OSU’s engagement with business and industry totaled $34.7 million –exceeding $30 million for the sixth straight year. Sources include technology licensing, contracts for testing, support through the Agricultural Research Foundation and research gifts through the OSU Foundation. Almost half of the revenues covered costs for technology testing services, which OSU labs do to document the performance of innovative private sector products and services.

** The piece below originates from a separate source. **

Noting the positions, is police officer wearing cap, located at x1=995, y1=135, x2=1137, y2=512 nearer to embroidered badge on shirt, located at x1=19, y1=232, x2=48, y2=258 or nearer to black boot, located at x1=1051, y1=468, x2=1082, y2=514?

One of those innovations this past year was an after-market device for solving a longstanding safety problem in the trucking industry: drivers slipping and falling when getting into or out of their cab. At the request of Daimler Trucks North America, students in OSU’s Prototype Development Lab created a handle to be mounted in the manner of a fence gate under the instrument panel, giving the driver something to hold onto while entering or exiting a tall cab of a freight vehicle.
“Partnerships, innovation and entrepreneurial activity are critical to the success of these projects,” Tumer said. “Continued research investments by industry show Oregon State University’s expanding leadership in fields from agriculture and human health to marine sciences, robotics, business, liberal arts and forestry. Our faculty collaborate with businesses, communities and individuals around the world to solve problems and create new economic opportunities.”
One business enabler is the Oregon State University Advantage Accelerator, which spurs societal and economic impact through the innovation and entrepreneurship ecosystem. Specific innovation-based efforts have received funding through the state-authorized University Venture Development Fund, which allows donors to the OSU Foundation to receive a 60% tax credit for contributions. Over the past decade, donors to the foundation have contributed more than $6 million to the fund.
OSU scientists have leveraged the Accelerator Innovation Development Fund, which was created within the UVDF, to investigate the market potential of research-based innovations.
Among the new startup concepts are Pacific Vaccines, which seeks to develop a vaccine for gonorrhea; Oligo Activity Enhancer, which aims to create a new delivery system for cancer drugs; PediaNourish, at work on a device that monitors glucose levels in premature infants and delivers the appropriate level of nutrients and glucose autonomously; and Microbiome Engineering, whose product is a gut/brain chip that serves as a screening tool to rapidly assess the impact of gut microbiota metabolites on issues such as autism, depression and cognition.
Other startups include Tactical Augmented Reality Flashlight, which seeks to create a directional device for first responders’ vehicles that projects turn-by-turn directions on the road, in daylight and at night, and RenewCat, which is trying to develop a line of non-petroleum-derived cleaners with an initial focus on antiseptic wipes.
“Our entrepreneurs are constantly and aggressively driving innovation toward commercialization because of their dedication to maximizing OSU’s impact, and thanks to the assistance of Oregon State’s world-class research capabilities, the University Venture Development Fund and support of the OSU Advantage programs,” said Brian Wall, OSU’s associate vice president for research, innovation and economic impact.